Dataset records
------------------------

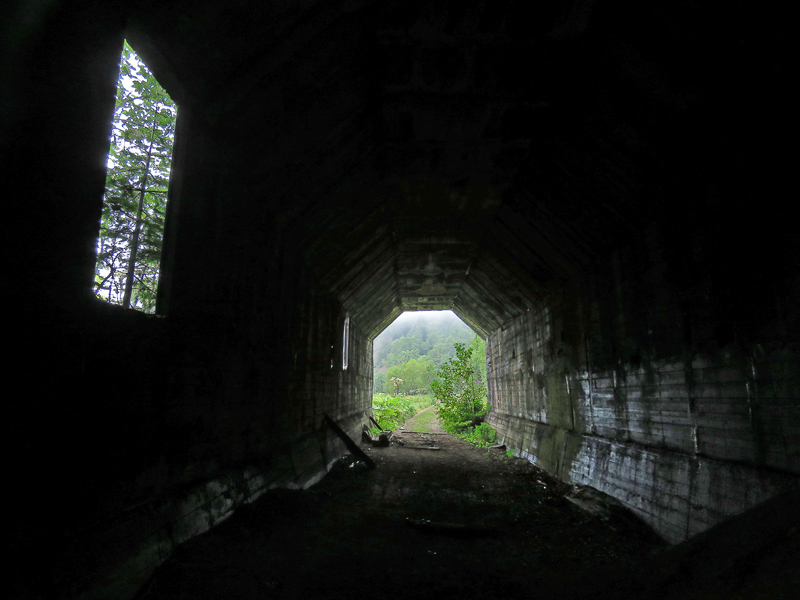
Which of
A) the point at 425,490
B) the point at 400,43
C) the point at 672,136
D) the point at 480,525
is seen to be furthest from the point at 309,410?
the point at 672,136

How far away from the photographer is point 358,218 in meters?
9.66

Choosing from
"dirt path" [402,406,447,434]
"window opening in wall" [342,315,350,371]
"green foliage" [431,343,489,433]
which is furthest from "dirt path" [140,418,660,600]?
"dirt path" [402,406,447,434]

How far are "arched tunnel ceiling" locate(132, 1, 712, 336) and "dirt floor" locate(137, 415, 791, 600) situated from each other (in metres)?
4.60

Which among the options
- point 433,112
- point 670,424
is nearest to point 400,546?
point 670,424

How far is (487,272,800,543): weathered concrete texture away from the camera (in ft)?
15.8

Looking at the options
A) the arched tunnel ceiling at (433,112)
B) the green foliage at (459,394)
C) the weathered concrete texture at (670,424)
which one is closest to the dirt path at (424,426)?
the green foliage at (459,394)

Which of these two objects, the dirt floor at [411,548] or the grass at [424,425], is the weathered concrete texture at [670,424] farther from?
the grass at [424,425]

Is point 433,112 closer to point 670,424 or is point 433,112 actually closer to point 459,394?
point 670,424

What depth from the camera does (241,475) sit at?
6191 mm

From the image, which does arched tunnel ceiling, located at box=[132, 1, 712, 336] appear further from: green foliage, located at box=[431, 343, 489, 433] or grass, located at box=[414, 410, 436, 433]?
grass, located at box=[414, 410, 436, 433]

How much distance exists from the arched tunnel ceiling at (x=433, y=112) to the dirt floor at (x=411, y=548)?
4595 millimetres

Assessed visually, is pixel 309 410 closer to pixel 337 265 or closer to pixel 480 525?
pixel 337 265

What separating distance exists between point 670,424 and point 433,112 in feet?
19.7

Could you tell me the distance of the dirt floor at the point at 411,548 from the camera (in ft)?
13.5
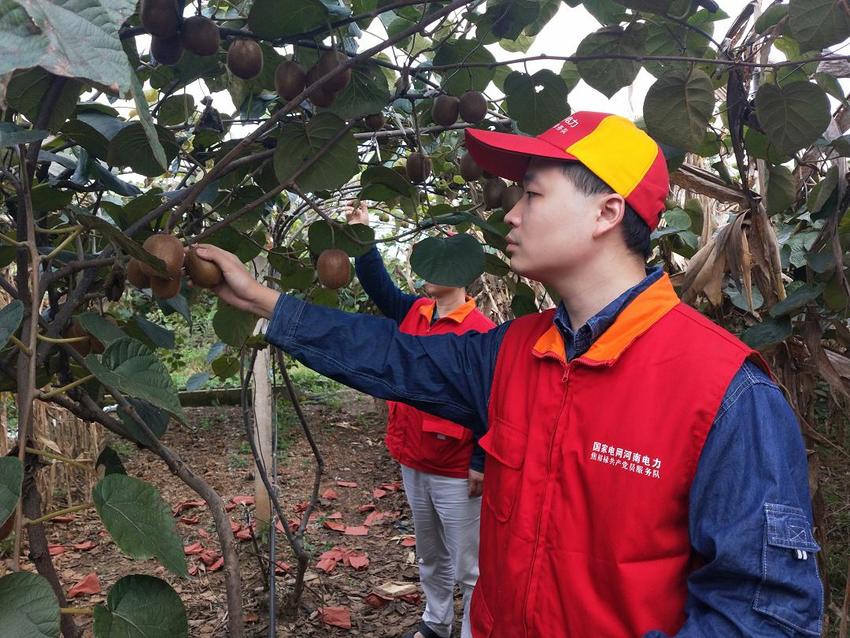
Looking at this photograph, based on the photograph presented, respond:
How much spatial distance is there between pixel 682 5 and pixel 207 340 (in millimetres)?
7962

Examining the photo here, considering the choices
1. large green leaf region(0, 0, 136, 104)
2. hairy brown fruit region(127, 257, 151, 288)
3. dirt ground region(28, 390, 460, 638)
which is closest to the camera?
large green leaf region(0, 0, 136, 104)

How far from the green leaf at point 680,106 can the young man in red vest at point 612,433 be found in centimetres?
22

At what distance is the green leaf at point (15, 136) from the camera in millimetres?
807

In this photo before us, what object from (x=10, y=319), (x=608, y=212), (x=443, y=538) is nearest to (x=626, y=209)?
(x=608, y=212)

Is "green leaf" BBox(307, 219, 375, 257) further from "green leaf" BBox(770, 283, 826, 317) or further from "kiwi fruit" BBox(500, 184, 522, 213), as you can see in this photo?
"green leaf" BBox(770, 283, 826, 317)

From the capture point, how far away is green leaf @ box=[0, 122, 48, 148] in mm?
807

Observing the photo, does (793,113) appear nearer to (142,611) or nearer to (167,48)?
(167,48)

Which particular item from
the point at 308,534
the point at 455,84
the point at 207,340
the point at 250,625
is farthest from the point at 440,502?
the point at 207,340

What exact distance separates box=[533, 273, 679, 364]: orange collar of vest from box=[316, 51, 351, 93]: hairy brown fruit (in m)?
0.62

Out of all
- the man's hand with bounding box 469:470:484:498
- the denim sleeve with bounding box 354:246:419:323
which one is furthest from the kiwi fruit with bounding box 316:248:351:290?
the man's hand with bounding box 469:470:484:498

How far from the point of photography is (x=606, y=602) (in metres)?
1.06

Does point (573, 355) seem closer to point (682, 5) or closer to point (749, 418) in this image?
point (749, 418)

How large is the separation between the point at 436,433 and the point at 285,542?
4.47ft

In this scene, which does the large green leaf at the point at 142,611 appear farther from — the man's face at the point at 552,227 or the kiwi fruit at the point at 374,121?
the kiwi fruit at the point at 374,121
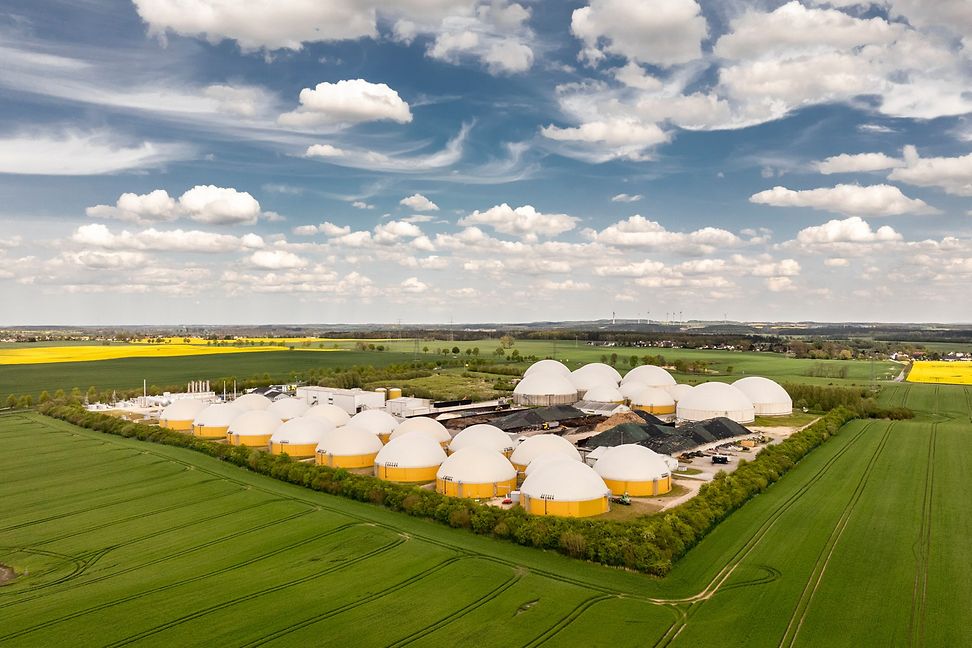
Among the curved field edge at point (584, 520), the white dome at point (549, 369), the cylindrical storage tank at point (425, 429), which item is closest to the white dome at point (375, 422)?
the cylindrical storage tank at point (425, 429)

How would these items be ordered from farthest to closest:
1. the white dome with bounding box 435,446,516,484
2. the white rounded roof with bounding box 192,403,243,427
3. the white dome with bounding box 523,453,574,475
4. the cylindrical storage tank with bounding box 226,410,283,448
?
the white rounded roof with bounding box 192,403,243,427 → the cylindrical storage tank with bounding box 226,410,283,448 → the white dome with bounding box 435,446,516,484 → the white dome with bounding box 523,453,574,475

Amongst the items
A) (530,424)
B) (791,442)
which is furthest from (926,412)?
(530,424)

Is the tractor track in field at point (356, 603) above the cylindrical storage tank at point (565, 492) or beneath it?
beneath

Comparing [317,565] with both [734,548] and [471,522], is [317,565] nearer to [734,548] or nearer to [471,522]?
[471,522]

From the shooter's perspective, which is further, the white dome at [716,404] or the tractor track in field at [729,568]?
the white dome at [716,404]

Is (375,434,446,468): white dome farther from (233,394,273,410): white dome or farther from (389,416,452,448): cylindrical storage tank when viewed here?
(233,394,273,410): white dome

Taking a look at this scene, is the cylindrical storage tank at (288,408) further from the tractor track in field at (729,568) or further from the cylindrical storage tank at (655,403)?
the tractor track in field at (729,568)

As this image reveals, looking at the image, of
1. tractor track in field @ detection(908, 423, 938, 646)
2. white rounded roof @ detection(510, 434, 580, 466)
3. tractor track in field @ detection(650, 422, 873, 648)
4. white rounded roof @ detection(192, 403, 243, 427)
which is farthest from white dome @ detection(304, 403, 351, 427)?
tractor track in field @ detection(908, 423, 938, 646)
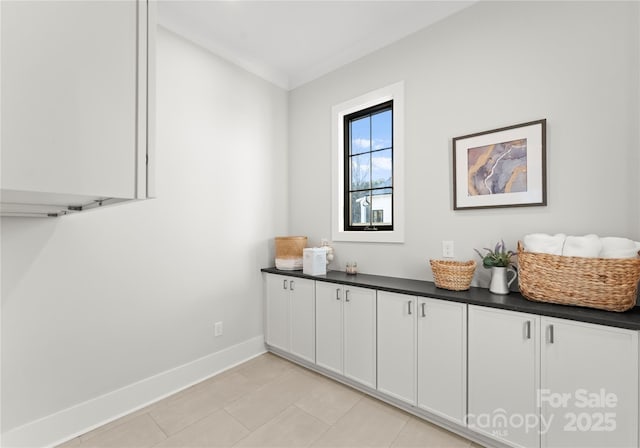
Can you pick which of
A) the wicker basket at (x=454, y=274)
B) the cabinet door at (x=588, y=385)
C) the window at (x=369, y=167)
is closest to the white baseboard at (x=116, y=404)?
the window at (x=369, y=167)

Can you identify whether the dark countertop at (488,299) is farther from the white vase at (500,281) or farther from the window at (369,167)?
the window at (369,167)

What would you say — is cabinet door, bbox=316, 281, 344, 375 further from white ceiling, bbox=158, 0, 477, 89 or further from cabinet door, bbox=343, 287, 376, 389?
white ceiling, bbox=158, 0, 477, 89

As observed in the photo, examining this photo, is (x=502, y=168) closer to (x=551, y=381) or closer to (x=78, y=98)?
(x=551, y=381)

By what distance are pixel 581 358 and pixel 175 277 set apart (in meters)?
2.50

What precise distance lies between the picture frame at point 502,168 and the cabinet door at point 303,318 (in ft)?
4.42

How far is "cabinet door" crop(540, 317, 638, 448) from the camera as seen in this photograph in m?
1.30

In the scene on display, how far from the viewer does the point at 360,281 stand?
2.26 metres

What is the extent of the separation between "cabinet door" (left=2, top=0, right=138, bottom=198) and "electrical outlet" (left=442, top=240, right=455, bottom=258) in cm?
194

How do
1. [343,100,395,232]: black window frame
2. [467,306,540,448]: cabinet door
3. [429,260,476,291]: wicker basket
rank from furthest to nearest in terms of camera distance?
[343,100,395,232]: black window frame
[429,260,476,291]: wicker basket
[467,306,540,448]: cabinet door

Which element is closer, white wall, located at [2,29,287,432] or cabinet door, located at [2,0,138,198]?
cabinet door, located at [2,0,138,198]

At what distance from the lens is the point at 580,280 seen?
4.80 feet

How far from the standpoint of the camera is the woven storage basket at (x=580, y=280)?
1379 millimetres

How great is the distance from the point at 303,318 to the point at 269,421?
32.3 inches

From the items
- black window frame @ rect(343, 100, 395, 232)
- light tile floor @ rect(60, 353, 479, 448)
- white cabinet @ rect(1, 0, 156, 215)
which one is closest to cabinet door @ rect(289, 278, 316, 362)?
light tile floor @ rect(60, 353, 479, 448)
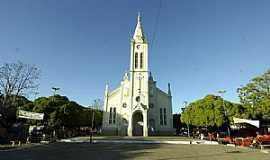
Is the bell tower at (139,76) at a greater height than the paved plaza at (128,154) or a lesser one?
greater

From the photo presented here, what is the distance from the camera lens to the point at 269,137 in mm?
27828

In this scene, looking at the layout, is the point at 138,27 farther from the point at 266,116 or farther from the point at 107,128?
the point at 266,116

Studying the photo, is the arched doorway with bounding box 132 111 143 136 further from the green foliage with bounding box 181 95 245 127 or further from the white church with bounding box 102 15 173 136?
the green foliage with bounding box 181 95 245 127

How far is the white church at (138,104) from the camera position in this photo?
54.5m

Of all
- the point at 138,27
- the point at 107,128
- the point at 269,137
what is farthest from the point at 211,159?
the point at 138,27

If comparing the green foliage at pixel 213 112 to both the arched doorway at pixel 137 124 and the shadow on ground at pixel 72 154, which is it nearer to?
the arched doorway at pixel 137 124

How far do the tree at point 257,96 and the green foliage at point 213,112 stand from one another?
479cm

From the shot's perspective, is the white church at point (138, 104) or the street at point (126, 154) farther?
the white church at point (138, 104)

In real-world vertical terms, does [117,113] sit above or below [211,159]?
above

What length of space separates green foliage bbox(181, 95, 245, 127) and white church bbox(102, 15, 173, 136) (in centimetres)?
551

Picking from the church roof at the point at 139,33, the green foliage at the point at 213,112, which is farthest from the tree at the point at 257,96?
the church roof at the point at 139,33

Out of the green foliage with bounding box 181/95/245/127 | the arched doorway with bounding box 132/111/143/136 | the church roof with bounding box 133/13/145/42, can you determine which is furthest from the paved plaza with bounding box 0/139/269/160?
the church roof with bounding box 133/13/145/42

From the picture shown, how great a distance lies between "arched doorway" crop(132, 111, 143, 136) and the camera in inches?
2165

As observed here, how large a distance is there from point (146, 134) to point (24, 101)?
1114 inches
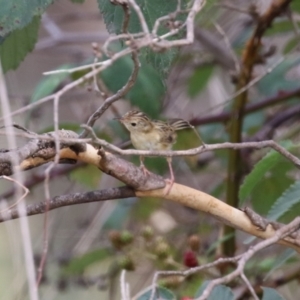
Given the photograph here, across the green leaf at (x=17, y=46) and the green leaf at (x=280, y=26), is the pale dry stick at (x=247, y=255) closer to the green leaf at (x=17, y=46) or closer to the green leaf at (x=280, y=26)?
the green leaf at (x=17, y=46)

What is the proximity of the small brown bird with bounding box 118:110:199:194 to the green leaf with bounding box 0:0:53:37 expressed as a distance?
0.81 meters

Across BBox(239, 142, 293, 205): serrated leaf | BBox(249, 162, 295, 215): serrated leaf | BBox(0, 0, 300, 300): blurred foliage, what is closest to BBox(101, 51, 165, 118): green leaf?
BBox(0, 0, 300, 300): blurred foliage

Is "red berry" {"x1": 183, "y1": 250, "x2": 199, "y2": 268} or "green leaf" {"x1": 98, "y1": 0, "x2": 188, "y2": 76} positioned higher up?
"green leaf" {"x1": 98, "y1": 0, "x2": 188, "y2": 76}

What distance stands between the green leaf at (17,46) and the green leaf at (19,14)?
0.22 metres

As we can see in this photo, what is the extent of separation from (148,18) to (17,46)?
376 mm

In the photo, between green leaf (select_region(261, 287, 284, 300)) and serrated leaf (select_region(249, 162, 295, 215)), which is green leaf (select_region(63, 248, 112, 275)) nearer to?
serrated leaf (select_region(249, 162, 295, 215))

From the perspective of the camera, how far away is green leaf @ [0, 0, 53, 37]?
1.13 m

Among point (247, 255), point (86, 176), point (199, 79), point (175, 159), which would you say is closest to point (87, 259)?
point (86, 176)

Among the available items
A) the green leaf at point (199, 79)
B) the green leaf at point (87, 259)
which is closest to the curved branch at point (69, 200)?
the green leaf at point (87, 259)

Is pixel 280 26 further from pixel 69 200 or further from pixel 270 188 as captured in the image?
pixel 69 200

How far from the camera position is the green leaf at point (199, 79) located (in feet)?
8.25

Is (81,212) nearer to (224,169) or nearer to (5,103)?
(224,169)

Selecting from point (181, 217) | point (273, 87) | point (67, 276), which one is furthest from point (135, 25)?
point (181, 217)

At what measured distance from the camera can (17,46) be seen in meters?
1.41
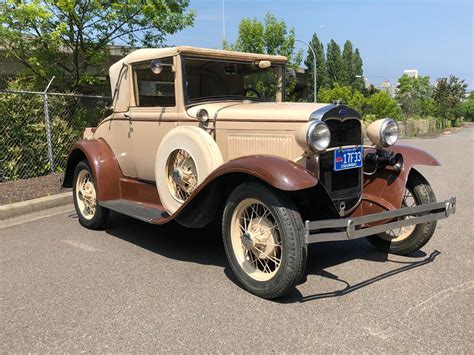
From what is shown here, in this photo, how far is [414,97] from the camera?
43250mm

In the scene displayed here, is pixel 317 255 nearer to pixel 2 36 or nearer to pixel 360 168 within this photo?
pixel 360 168

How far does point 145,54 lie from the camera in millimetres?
5082

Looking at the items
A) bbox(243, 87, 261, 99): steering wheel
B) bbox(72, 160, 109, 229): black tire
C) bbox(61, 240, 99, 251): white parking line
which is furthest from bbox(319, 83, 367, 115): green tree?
bbox(61, 240, 99, 251): white parking line

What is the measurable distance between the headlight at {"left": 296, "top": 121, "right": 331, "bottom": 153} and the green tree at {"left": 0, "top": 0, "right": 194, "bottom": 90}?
6523 mm

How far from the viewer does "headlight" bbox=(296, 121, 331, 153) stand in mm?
3477

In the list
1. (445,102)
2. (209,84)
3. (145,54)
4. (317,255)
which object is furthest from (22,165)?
(445,102)

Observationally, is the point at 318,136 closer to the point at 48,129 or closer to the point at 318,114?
the point at 318,114

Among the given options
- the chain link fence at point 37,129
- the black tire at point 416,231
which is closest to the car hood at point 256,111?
the black tire at point 416,231

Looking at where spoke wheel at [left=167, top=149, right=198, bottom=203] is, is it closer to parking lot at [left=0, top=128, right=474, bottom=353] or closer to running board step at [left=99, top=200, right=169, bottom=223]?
running board step at [left=99, top=200, right=169, bottom=223]

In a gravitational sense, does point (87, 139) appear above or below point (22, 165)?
above

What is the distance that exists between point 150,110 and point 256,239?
2182 millimetres

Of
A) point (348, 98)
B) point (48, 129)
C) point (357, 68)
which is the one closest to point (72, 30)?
point (48, 129)

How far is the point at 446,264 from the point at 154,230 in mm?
3228

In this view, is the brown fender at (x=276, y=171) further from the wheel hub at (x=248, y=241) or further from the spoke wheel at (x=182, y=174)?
the spoke wheel at (x=182, y=174)
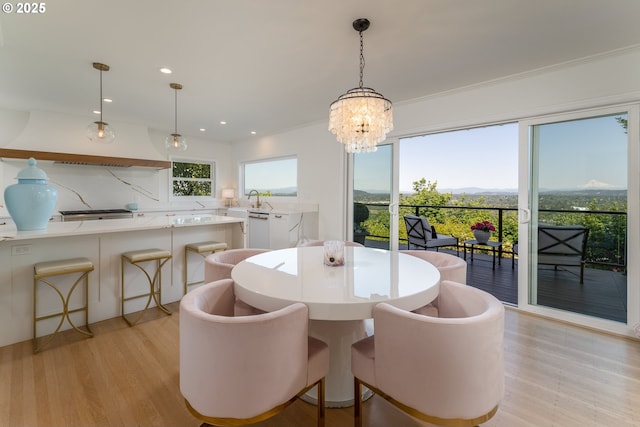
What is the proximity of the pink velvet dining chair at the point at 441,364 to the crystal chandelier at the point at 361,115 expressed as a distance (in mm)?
1324

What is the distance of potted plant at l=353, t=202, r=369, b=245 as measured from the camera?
14.8 feet

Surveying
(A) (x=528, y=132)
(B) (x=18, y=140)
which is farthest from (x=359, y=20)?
(B) (x=18, y=140)

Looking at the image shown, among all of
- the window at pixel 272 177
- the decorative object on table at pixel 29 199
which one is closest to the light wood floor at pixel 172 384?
the decorative object on table at pixel 29 199

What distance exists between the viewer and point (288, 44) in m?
2.38

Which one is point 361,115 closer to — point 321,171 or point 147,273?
point 147,273

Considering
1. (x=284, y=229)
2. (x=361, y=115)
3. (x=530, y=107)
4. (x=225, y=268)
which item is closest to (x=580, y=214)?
(x=530, y=107)

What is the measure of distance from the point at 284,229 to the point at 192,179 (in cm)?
282

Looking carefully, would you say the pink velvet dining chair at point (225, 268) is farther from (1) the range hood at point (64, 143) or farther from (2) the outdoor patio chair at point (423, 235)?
(1) the range hood at point (64, 143)

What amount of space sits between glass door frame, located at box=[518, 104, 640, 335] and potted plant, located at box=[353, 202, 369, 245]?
2044 mm

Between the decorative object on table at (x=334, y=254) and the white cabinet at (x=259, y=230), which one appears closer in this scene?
the decorative object on table at (x=334, y=254)

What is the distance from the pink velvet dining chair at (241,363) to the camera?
1081 millimetres

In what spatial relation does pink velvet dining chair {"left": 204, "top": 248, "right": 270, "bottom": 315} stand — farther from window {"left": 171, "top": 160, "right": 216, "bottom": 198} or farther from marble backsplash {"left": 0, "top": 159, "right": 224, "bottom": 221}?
window {"left": 171, "top": 160, "right": 216, "bottom": 198}

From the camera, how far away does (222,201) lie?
6.66 metres

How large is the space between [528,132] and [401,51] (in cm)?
161
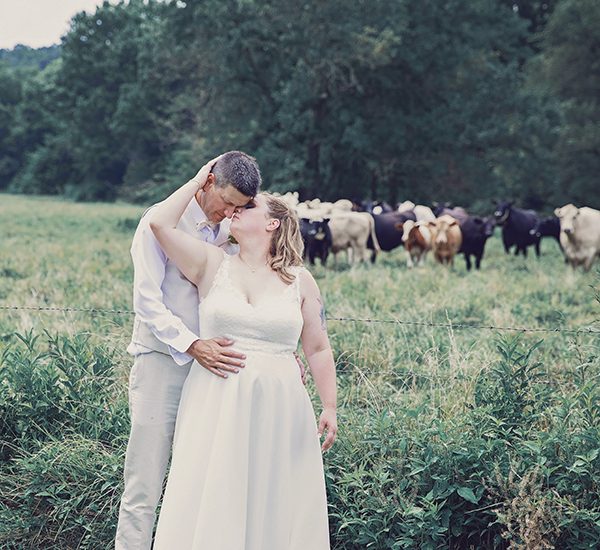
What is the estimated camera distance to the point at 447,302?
11375 millimetres

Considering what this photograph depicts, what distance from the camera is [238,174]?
3836 mm

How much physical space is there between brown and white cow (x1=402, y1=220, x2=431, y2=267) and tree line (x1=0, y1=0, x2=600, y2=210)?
12230 mm

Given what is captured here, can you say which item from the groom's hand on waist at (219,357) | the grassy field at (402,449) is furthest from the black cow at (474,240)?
the groom's hand on waist at (219,357)

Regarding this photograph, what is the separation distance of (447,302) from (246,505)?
7.91 metres

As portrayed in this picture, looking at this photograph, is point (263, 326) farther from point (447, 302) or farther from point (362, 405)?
point (447, 302)

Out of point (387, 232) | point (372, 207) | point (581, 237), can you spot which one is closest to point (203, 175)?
point (581, 237)

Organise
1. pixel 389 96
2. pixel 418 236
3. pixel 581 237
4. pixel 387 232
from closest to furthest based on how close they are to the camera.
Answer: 1. pixel 418 236
2. pixel 581 237
3. pixel 387 232
4. pixel 389 96

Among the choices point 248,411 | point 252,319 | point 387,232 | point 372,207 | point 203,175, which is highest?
point 203,175

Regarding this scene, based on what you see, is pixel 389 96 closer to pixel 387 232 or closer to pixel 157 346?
pixel 387 232

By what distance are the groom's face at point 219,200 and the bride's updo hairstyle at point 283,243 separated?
142mm

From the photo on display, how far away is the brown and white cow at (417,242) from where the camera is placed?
798 inches

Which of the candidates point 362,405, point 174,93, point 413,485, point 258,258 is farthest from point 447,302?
point 174,93

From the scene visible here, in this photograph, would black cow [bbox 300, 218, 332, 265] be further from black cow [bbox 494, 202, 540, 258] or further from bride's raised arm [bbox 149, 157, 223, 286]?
bride's raised arm [bbox 149, 157, 223, 286]

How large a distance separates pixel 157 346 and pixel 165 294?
0.24 meters
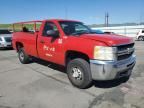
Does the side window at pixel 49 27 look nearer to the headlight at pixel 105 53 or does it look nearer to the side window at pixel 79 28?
the side window at pixel 79 28

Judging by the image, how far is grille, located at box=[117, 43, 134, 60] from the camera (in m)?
5.13

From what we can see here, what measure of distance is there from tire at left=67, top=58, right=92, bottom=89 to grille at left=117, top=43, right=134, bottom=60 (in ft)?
2.76

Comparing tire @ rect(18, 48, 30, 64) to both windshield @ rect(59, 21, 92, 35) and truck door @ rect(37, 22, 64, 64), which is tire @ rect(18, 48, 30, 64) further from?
windshield @ rect(59, 21, 92, 35)

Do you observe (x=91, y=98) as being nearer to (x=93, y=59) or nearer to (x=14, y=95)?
(x=93, y=59)

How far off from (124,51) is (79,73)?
1.31 m

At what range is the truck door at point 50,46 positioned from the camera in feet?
20.4

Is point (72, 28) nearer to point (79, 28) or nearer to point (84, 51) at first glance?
point (79, 28)

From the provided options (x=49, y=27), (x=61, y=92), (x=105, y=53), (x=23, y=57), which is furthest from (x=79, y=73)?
(x=23, y=57)

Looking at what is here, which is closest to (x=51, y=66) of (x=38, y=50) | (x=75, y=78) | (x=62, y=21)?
(x=38, y=50)

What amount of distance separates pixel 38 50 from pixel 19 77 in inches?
46.2

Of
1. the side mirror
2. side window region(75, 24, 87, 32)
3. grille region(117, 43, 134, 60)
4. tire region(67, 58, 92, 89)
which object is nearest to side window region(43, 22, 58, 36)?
the side mirror

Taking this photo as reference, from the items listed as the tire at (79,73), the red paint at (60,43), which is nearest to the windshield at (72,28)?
the red paint at (60,43)

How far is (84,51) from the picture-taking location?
5.21m

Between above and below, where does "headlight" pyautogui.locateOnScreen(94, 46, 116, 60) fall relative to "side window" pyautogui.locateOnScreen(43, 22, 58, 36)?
below
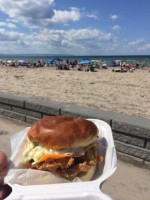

------------------------

Pick out every line in the items above that contains the word "concrete".

How far is (487,272,800,543): weathered concrete texture away from the camera (in ft)?
C) the weathered concrete texture at (670,424)
Which of these two objects, the dirt floor at [411,548] or the grass at [424,425], is the weathered concrete texture at [670,424] farther from?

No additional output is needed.